Usng the spectral decompostion of diagonalizable matrix

[syj]

Homework Statement

Find the spectral decompostion of
$$
A=

\begin{matrix}
1 & 0 & 0\\
-1 & 1 & 1 \\
-1 & 0 & 2
\end{matrix}
$$
and use this to find $$ 2^{A} $$

Homework Equations

The Attempt at a Solution

I have found the eigenvalues to be : $$ \lambda_{1}=1 \text{ and } \lambda_{2}=2 $$

My textbook (matrices and linear transformations, Cullen) uses lagrange polynomials to find the spectral projectors:
$$
h_{1}(x)=\frac{x-2}{1-2}=-(x-2)\\
h_{2}(x)=\frac{x-1}{2-1}=(x-2)\\

E_{1}=h_{1}(A)\\

E_{2}=h_{2}(A)\\

\therefore A=E_{1}+2E_{2}

$$
However I now need to use this to solve for $$ 2^{A} $$
I think I need to write $$ 2^{x} $$ as an infinite series, but I am not sure how to do this.

 

[Dick]

You know how to write $e^A$ as an infinite series, right? $2^A=e^{A \log 2}$

 

[syj]

The textbook I am using says:
$$f(A)=\sum_{i=0}^{t}f(\lambda_{i})E_{i}$$

I still don't understand how to put everything together to get the answer. :(

 

[syj]

After much puzzling, I believe I have the answer:

$$2^{A}=2E_{1}+2^{2}E_{2}$$

where I have found
$$E_{1}=\begin{bmatrix} 1&0&0\\1&1& \-1\\1&0&0\end{bmatrix}$$

$$E_{2}=\begin{bmatrix}0&0&0\\-1&0&1\\-1&0&1\end{bmatrix}$$

so I have
$$2^{A}=\begin{bmatrix} 2&0&0\\\-2&2&2\\\-2&0&4\end{bmatrix}$$

 

[Ray Vickson]

After much puzzling, I believe I have the answer:

$$2^{A}=2E_{1}+2^{2}E_{2}$$

where I have found
$$E_{1}=\begin{bmatrix} 1&0&0\\1&1& \-1\\1&0&0\end{bmatrix}$$

$$E_{2}=\begin{bmatrix}0&0&0\\-1&0&1\\-1&0&1\end{bmatrix}$$

so I have
$$2^{A}=\begin{bmatrix} 2&0&0\\\-2&2&2\\\-2&0&4\end{bmatrix}$$

Why did it require much puzzling?

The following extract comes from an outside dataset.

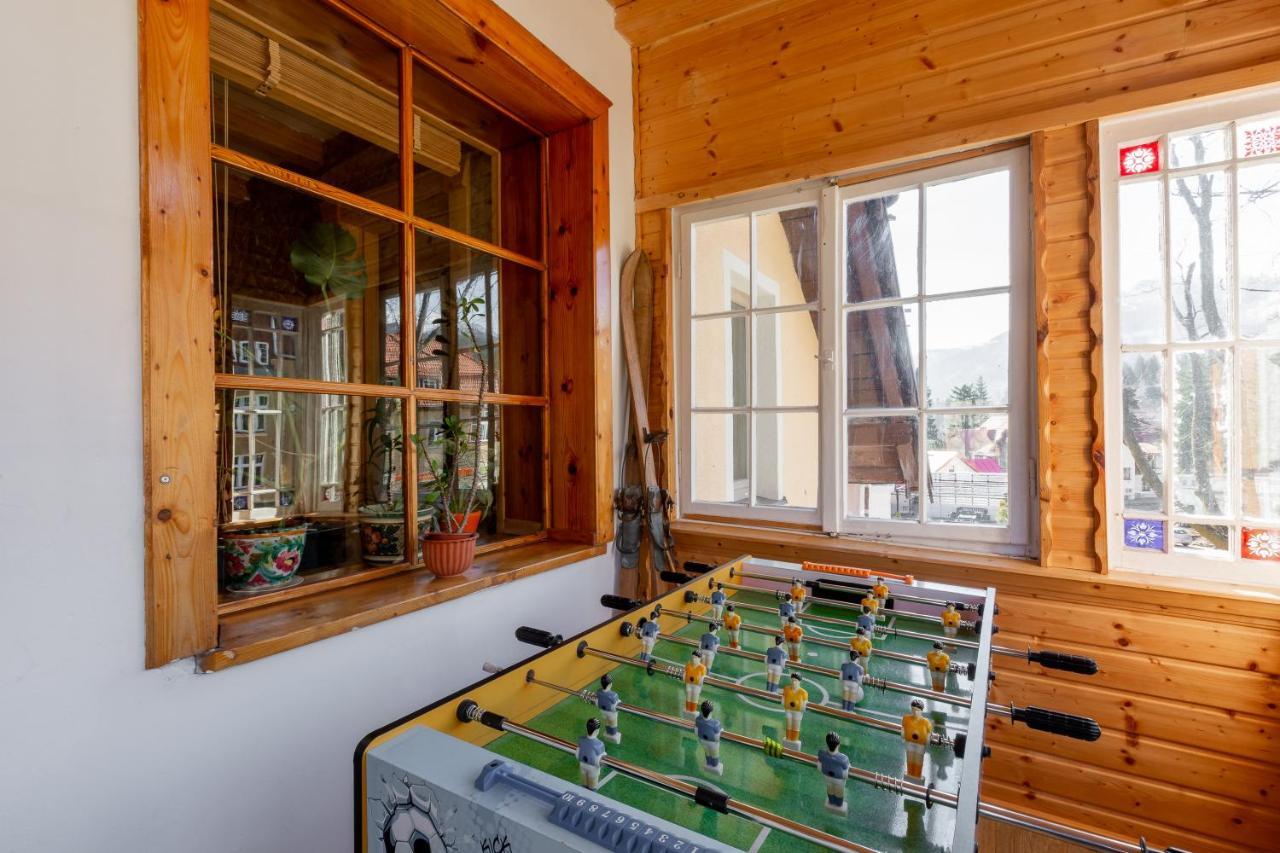 Pod Skocznia Apartmán *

You gave the answer in a previous post:
$$f(A) = f(\lambda_1) E_1 + f(\lambda_2) E2,$$
and f(x) = 2^x.

RGV

 

[syj]

ha ha , it required puzzling, because I knew that
$$p(x)=\sum_{i=1}^{n}p(\lambda_{i})h_{i}(x)$$
would have to be such that
$$p(A)=2^{A}$$
but because of a silly mistake of writing a 0 instead of a 1, I was not getting that conclusion and so thought all my work was incorrect.